Examining the effectiveness of early reading
There’s not always a connection between doing something early and doing it well.
Originally published in the Moultrie News.
When I was in kindergarten, we learned the alphabet and some basic reading principles. Now students are being taught to read in kindergarten. It caused my girls lots of frustration (they hate reading now), and I wonder if there’s any long-term benefit to teaching reading so early.
There’s a critical period in children’s lives when their brains are optimized to learn reading. Studies suggest this can begin even earlier than kindergarten for some kids and later than age 7 for others. For ages, we targeted the middle. First grade is where the actual reading blossomed, while the seeds were sown in kindergarten. The rise of No Child Left Behind and Common Core changed that, pushing reading instruction earlier.
There’s not always a connection between doing something early and doing it well. Kids develop at different rates, and that’s usually not a problem. I’ve never seen an eighth grader who had a hard time walking or talking just because they learned it later than their peers.
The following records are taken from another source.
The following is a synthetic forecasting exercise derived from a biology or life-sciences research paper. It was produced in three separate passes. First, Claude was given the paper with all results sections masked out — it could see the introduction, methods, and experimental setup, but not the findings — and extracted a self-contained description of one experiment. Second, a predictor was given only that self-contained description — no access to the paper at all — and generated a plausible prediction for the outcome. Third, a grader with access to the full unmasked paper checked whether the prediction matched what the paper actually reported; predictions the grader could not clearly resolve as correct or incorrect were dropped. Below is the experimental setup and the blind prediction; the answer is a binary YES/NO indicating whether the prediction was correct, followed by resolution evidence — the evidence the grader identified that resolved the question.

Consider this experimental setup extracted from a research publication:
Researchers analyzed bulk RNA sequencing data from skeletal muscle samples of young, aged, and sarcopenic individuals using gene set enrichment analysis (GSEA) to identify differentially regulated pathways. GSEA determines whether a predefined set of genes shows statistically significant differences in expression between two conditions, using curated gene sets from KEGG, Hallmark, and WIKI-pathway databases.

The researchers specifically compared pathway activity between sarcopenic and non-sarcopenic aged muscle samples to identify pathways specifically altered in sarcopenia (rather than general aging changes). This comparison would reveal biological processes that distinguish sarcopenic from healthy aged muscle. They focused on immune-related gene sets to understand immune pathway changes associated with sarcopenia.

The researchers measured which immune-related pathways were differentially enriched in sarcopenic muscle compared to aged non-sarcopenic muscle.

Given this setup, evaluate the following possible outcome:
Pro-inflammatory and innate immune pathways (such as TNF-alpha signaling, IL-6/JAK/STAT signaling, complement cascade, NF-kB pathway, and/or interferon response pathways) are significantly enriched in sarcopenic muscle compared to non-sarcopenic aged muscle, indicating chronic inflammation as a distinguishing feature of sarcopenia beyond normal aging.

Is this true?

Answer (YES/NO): YES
It’s a struggle to find studies that show comprehensive reading instruction in kindergarten significantly aids students’ long-term development. One source I read flatly asserted, “No research documents long-term gains.”
On the other hand, there’s a lot of research to suggest that children show better overall development from play-based, hands-on kindergarten programs versus those with a more academic focus. That makes sense to me, and it’s probably truer than ever. With children handed phones and tablets at increasingly younger ages, their at-home play-based experiences are dwindling to nothing.
In the 1920s, experiments by Dr. Arnold Gesell found that most kids could copy a circle by age 3 but couldn’t copy a cross or square until 4.5. For a triangle, it was 5.5, and for a diamond, it was 6. The experiments were repeated around 2010, and the results were identical.
What’s the significance? Kids haven’t changed; school has. Children still need time to learn foundational principles through old-fashioned tactile experience and world-exploring. The rush to reading can rob them of these opportunities. And to what avail? Research suggests that by the end of third grade, early readers are no better than those who learn later.
Trying to instill an ability before kids are developmentally ready may even do harm. In addition to taking away valuable learning time for other critical areas, it can lead to frustration, dislike of reading, and overdiagnosis of disorders like dyslexia and ADHD.
In September, the Federation of American Scientists wrote that kindergarten “needs a revamp” as “hands-on, engaging activities designed for the developmental stages of young children” have given way to “academics, worksheets and learning to read as the pressure to meet certain standards is pushed down on our young children, their families, and teachers.”
The early-reading push is well-intentioned, but the results are uninspiring. Data from the Progress in International Reading Literacy Study show that American reading scores for fourth graders were below those of 12 other countries, many of which don’t begin formal literacy teaching until closer to age 7.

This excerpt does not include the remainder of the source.